Red Deer County will have an independent review of its development processes after a judge quashed a gravel pit bylaw. (Black Press file photo)
Red Deer County will have an independent review of its development processes after a judge quashed a gravel pit bylaw. (Black Press file photo)

Red Deer County will have an independent review of its development processes after a judge quashed a gravel pit bylaw. (Black Press file photo) Red Deer County will have an independent review of its development processes after a judge quashed a gravel pit bylaw. (Black Press file photo)

Red Deer County seeks independent review of development processes after judge rules against it

Judge said county did not follow its own rules in approving gravel pit application

Red Deer County’s development processes will be reviewed after a judge threw out a contentious gravel pit approval and criticized the municipality’s handling of the application.

Council unanimously approved spending up to $10,000 to find out what went wrong and how to avoid future problems after a judicial review overturned a decision approving a bylaw amendment necessary for a controversial gravel pit application next to the Red Deer River about 10 km northest of Delburne.

Some neighbours opposed the application by Border Paving to add the proposed gravel pit site to county’s gravel overlay district, a necessary step in the approval process.

After the county approved the changes to the gravel overlay district in January 2021, a group of nearly a dozen neighbours took the county to Red Deer Court of Queen’s Bench — where it lost.

In a Jan. 7 decision, Justice Keith Yamauchi ruled against the county, writing it “had breached its duty of fairness in its running of the public hearing, and its failure to comply with its own processes.

“As a result of the foregoing, this court finds that the bylaw is invalid. It quashes the bylaw.”

In a notice of motion debated Tuesday, County Coun. Lonny Kennett proposed retaining independent and external counsel to review the county’s handling of the application so the same mistakes are not repeated.

“There’s been a lot of things said in the community and we need to make sure our processes are right,” said Kennett. “I think we need to have a third party to do it that has no ties and is not connected with it in any way.”

Coun. Dana Depalme said after reading the judge’s decision, “I do find some of the statements that were made in there extremely concerning.

Depalme pointed to the judge’s criticism that council gave final reading to the gravel overlay bylaw change relying on environmental reports that “contained signficant deficiencies.” Not receiving the required proper environmental review before making a decision “might be seen as ‘simply rubber stamping’ the bylaw, without proper and thorough consideration of the environmental impact of the bylaw,” wrote Yamauchi.

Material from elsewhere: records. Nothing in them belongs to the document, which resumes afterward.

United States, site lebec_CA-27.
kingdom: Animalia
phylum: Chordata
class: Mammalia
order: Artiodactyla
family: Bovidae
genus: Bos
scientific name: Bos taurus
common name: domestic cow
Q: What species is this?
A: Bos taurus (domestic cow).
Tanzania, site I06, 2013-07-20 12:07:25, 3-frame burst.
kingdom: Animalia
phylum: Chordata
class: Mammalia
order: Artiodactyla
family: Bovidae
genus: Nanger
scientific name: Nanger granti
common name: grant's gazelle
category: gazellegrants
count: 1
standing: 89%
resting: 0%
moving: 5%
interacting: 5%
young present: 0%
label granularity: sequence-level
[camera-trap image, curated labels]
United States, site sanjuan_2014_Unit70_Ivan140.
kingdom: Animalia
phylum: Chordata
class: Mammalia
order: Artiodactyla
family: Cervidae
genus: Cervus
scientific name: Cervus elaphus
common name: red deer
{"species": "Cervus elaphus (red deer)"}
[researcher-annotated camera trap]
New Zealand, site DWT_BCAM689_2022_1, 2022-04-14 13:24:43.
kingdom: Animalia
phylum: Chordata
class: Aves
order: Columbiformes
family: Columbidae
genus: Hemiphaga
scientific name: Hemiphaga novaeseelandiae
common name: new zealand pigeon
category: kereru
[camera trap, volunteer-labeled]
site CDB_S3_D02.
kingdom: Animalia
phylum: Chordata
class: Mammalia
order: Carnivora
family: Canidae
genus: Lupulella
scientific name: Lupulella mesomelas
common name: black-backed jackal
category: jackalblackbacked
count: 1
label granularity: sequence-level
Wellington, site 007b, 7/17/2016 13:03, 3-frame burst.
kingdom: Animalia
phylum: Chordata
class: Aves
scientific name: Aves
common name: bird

“In my opinion, I took that to heart and found it somewhat horrifying,” said Depalme.

Coun. Christine Moore noted the judge said the county did not follow its own processes. “I take that very seriously because process is our rock along with our policy.”

She also singled out the “rubber stamping” comment in the decision as troubling. “This needs to be explored as council does not want a reputation such as this.”

Mayor Jim Wood said he too supported a review of what happened but took issue with the rubber stamping reference.

“What I will say is I have never rubber stamped a darn thing in my life. I took exception to that.”

Some on council questioned whether the review was necessary given that county council and administration had already reviewed the judge’s decision in detail with the county’s lawyer.

Coun. Brent Ramsay said changes are already being made as a result of that review and that council already has the information it needs to improve the process.

A similar concern was voiced by Coun. Connie Huelsman, who said that while the judge’s decision weighed heavily on her mind a further review could be redundant.

Despite some councillors’ hesitency, all voted in favour of another review after Coun. Philip Massier proposed that the cost be capped at $10,000.

Massier said the financial limit will ensure that the review would come back before council if its scope expanded.

Among the issues raised by the judge, was the difficulty in holding a public hearing using Zoom. Residents complained that the county did not make provisions for their submissions to be heard properly knowing that poor rural Internet service limited the usefulness of Zoom. Participation by phones was offered, but none of the maps and other visual references could be seen.

Yamauchi said the county “breached its duty of procedural fairness in not giving persons who claimed to be affected by the proposed bylaw a full and fair opportunity to be heard.”

Wood said while he is not sure what further review will have to add council needs to be united and show the public that what happened in this case is extremely important to them.